• **Set problem**
Put the records from the line containing "When looking at" through the end of the records into a Markdown table with the columns Number and Line Text, one row per line and blank lines left out.

• **Data in this exercise**

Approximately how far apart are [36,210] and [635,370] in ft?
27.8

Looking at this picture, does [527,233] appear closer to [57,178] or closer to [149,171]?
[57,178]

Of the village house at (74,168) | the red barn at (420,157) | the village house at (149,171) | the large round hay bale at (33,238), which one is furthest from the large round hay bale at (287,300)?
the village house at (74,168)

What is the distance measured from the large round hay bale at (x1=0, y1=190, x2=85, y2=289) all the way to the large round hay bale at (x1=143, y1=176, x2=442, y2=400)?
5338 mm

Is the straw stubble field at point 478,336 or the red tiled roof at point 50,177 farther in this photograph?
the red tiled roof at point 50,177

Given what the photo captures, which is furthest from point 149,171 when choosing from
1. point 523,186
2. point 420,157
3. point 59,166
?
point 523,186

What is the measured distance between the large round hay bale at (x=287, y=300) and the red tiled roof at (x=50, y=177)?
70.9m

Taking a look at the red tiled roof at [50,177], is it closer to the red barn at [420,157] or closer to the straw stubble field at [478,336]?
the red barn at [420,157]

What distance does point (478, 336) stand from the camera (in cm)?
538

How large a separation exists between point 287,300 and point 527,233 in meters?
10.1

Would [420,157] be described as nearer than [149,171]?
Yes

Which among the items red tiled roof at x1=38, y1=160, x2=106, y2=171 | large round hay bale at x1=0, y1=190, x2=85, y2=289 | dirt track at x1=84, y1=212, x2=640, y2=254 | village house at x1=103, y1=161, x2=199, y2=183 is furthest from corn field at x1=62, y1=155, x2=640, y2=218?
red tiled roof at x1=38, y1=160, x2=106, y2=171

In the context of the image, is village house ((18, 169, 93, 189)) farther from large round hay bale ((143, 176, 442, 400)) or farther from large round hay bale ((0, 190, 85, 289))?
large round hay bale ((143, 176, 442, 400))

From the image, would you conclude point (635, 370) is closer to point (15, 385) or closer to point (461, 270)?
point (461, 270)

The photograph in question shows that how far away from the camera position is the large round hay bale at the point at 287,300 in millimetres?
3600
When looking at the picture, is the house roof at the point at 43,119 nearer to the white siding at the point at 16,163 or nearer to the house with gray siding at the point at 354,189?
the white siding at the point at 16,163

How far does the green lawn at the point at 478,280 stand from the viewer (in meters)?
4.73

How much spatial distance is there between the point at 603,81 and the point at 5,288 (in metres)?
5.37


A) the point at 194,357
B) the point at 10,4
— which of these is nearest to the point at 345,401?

• **The result**
| Number | Line Text |
|---|---|
| 1 | When looking at the picture, is the house roof at the point at 43,119 nearer to the white siding at the point at 16,163 or nearer to the house with gray siding at the point at 354,189? |
| 2 | the white siding at the point at 16,163 |
| 3 | How far does the green lawn at the point at 478,280 stand from the viewer (in meters)? |
| 4 | 4.73 |
| 5 | How much spatial distance is there between the point at 603,81 and the point at 5,288 (in metres)? |
| 6 | 5.37 |
| 7 | A) the point at 194,357 |
| 8 | B) the point at 10,4 |
| 9 | — which of these is nearest to the point at 345,401? |